The Sony release serves both as the unofficial kickoff for the Electronic Entertainment Expo, the year's biggest video game show, and for a much longer campaign of rivalry between Microsoft and Sony as each seeks to dominate the next generation of home video game consoles.

Microsoft's original release of the Xbox , in November 2001, more than a year after Sony's PlayStation 2, did manage to win the company a second-place market share in the business, edging out Nintendo. According to Jupiter Research, Sony led in the United States with 43 percent of the games console market, followed by Microsoft with 19 percent, and Nintendo's GameCube with 14 percent.

But this time around, the stakes are higher.

Gaming is surely the heart of both products' appeal. But each company, by providing DVD and CD playback, hard drives and networking capabilities, is hoping that its console will form the core of customers' home entertainment systems.

That broader home entertainment market is expected to be a central battlefield for both companies during the next five years, the typical life cycle of a game console. Microsoft is hoping to make its Windows system, running on a Windows Media Center PC, the centerpiece of home networks, while Sony is betting on its PCs and consumer electronics devices.

At the core of Sony's new game machine is a speedy new chip developed by IBM and Toshiba, called the Cell. The chip is expected to be used in graphics design workstations, as well as in the game system.

With a radical new design that includes nine separate processors, with one controlling "brain" that will divvy up tasks among its eight peers, the Cell has been touted by developers as a middle ground between the traditionally separate graphics processors and central processors, with advantages over both.

Despite this very different format, which will allow programmers to draw on some of the lessons of grid computing, Sony has said developers will be able to use many of the tools they're familiar with to build games for the new system.

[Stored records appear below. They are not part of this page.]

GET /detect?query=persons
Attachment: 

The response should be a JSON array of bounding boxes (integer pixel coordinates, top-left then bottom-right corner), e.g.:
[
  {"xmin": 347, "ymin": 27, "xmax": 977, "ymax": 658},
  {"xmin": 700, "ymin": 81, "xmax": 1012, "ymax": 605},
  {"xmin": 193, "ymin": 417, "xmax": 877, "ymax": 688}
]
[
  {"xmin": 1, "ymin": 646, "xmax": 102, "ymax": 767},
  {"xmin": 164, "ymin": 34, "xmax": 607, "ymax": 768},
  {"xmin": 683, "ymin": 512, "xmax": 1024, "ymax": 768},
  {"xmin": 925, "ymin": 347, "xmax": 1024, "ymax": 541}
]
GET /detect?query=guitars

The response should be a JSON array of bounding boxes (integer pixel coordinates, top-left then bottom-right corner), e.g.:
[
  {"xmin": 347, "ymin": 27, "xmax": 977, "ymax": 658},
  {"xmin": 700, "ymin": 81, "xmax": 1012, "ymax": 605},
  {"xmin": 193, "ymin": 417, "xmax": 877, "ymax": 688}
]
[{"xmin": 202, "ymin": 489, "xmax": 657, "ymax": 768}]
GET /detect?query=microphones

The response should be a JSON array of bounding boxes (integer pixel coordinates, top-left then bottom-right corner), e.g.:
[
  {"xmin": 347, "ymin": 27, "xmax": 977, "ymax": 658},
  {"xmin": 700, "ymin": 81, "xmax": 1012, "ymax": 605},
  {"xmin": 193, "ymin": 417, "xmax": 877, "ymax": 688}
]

"With Playstation 3, it looks as if it might be time for interactive entertainment to become, finally, the world's dominant artistic medium," Sam Houser, president of Rockstar Games, said in a statement.

Sony's announcement comes four days after Microsoft's high-profile unveiling of the new Xbox 360 on MTV last week.

That system will also beat the PlayStation 3 to market, with Microsoft executives promising that it will reach store shelves in time for the December shopping season. Pricing for the Xbox has not yet been released, but the company gave a detailed look last week at the product's specifications, including a three-processor core, a separate 500MHz graphics processor and a 20GB hard drive.

Rick Shim reported from Los Angeles, and John Borland reported from San Francisco.